A Vienne, la Directrice générale appelle à l’unité pour la sauvegarde du patrimoine en danger

La Directrice générale de l’UNESCO, Irina Bokova, participait à la table ronde « Palmyra Talks » organisé par le Ministère Autrichien de la Culture, à l’occasion du lancement par l’ICOM (Conseil International des Musées) de la liste rouge des Objets culturels en péril en Libye, en langue Allemande.

L’événement était organisé dans l’enceinte du célèbre Kunsthistorisches museum de Vienne, en présence du Dr. Michael Linhart, Secrétaire général aux affaires étrangères au Ministère des affaires européennes de l’Autriche, de Dr. Christoph Bazil, de la Chancellerie fédérale,  de Mme Sabine Haag, Directrice-Generale du Kunsthistorisches Museum Vienna, de Mr Hans Martin Hinz, Président de ICOM International,  de son Excellence Alexa Wesner, Ambassadeur des Etats-Unis en Autriche et du Professeur Hafed Walda, Archéologue spécialiste du patrimoine Libyen. 

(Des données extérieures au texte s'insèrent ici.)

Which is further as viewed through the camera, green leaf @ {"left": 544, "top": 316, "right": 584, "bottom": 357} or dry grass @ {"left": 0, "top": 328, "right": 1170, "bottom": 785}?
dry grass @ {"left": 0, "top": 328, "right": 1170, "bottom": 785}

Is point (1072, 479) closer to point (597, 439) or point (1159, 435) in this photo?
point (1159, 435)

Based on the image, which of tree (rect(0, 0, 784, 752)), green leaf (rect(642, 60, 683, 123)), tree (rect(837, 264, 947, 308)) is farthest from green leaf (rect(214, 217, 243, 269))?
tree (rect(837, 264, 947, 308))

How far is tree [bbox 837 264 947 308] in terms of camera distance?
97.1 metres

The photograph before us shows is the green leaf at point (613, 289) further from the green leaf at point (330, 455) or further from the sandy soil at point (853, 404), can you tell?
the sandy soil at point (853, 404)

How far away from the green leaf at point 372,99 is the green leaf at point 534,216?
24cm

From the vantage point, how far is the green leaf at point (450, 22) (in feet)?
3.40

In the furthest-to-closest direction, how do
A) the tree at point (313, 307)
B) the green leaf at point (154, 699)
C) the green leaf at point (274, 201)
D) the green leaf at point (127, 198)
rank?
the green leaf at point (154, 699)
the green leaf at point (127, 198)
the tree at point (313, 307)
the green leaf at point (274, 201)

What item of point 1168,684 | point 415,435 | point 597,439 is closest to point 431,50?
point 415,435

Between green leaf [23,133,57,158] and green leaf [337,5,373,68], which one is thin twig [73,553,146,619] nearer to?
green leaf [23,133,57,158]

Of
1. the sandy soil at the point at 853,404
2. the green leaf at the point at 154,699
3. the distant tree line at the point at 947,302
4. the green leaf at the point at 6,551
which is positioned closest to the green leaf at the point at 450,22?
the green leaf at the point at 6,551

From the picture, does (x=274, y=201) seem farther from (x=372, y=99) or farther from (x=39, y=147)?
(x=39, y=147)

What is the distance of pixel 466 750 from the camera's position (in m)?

La Directrice générale a rappelé les principes fondateurs de l’action de l’UNESCO, appelant à ne jamais séparer le patrimoine et les souffrances humanitaires en cas de conflit : « Il ne s’agit pas de protéger des pierres et des monuments, il s’agit de contribuer à la réconciliation et à la résilience des peuples à travers la culture. » a-t-elle déclaré, appelant à renforcer l’unité et la coordination des actions de la communauté internationale. Evoquant la Mission d’experts de l’UNESCO sur le site archéologique de Palmyre,  Irina Bokova a rappelé l’ordre des priorités dans un processus qui sera nécessairement long et difficile : « la première priorité est de mesurer l’étendue des dégâts et d’éviter de nouvelles dégradations irréversibles.  Toute opération future doit être menée avec une extrême précaution, et un sens des responsabilités. » 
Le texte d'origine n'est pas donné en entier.